Wow, this sounds eerily similar to something I got in trouble for back in middle school. A fellow student saved his email password in the browser on our class's shared computer, so I changed his profile picture and deleted the saved password. For a while no one knew who had done it, and it was basically a non-issue, but after I bragged to an acquaintance and he ratted me out, the student whose account I'd tampered with went apeshit. Eventually, after a couple tearful meetings with the heads of school, I had to write a paper about penalties for "impersonating" someone online in Texas. I still think the brouhaha and ensuing punishment were bullshit, although I regret not just telling the other kid not to save his information so publicly.

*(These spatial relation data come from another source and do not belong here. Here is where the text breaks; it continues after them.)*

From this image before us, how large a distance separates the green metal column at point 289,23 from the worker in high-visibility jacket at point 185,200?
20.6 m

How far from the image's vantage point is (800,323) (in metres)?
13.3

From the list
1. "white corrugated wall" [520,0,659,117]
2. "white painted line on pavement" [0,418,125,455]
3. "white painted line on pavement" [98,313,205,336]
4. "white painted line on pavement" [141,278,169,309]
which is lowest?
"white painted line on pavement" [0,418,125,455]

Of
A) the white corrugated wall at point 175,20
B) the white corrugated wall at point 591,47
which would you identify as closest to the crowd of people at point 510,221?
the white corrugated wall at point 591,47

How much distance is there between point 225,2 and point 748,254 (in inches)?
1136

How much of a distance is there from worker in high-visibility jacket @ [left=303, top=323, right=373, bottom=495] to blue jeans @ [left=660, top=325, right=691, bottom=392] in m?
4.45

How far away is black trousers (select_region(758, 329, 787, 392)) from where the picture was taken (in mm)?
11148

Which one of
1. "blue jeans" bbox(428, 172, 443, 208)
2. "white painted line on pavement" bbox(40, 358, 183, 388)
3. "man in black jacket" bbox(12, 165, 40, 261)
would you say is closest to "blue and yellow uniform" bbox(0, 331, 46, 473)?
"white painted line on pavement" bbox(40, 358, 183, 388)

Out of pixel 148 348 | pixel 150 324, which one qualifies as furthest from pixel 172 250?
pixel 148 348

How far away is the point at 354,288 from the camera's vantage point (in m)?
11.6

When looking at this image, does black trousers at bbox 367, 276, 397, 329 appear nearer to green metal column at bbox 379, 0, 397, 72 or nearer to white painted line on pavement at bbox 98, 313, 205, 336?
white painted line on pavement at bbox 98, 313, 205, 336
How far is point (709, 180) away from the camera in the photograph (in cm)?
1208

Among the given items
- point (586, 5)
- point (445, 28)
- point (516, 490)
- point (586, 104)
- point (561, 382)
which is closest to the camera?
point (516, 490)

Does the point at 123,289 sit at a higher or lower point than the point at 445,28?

I think "write a paper" is an entirely appropriate response for hijinks. "We'll show you, you little malcontent! Have more education!" It also likely taught you the important lesson about never bragging about malfeasance. I also think that this is exactly the sort of flier the ACLU needs to take to pick back a little at Hazelwood v Kuhlmeier. "Felony hacking" for reading a teacher's password is pretty much the proportionality doctrine in a nutshell.

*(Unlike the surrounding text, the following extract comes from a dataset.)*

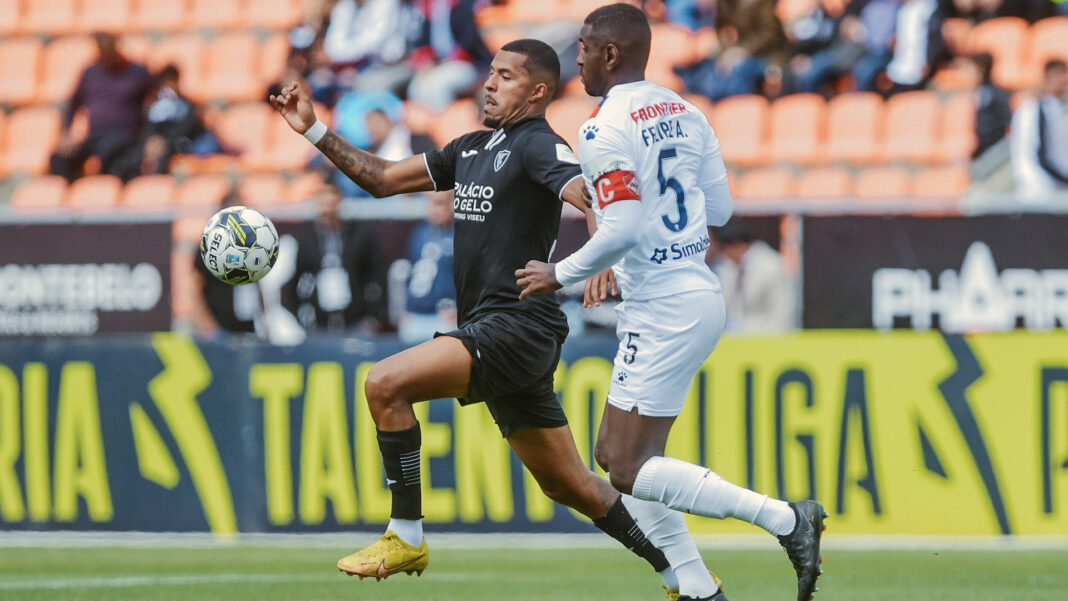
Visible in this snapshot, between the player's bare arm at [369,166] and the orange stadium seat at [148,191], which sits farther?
the orange stadium seat at [148,191]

Yeah, it's become my school's stock response to shenanigans, and it's kinda hilarious. One of my friends "stole a taco" (it was sitting, unmarked, on a table in the hallway; he ate it) and after he refused to apologize they made him write a paper about the value of respect. Hazelwood v Kuhlmeier is one of my least favorite SCOTUS cases of the last century. I wish the ACLU would fight it with something like this.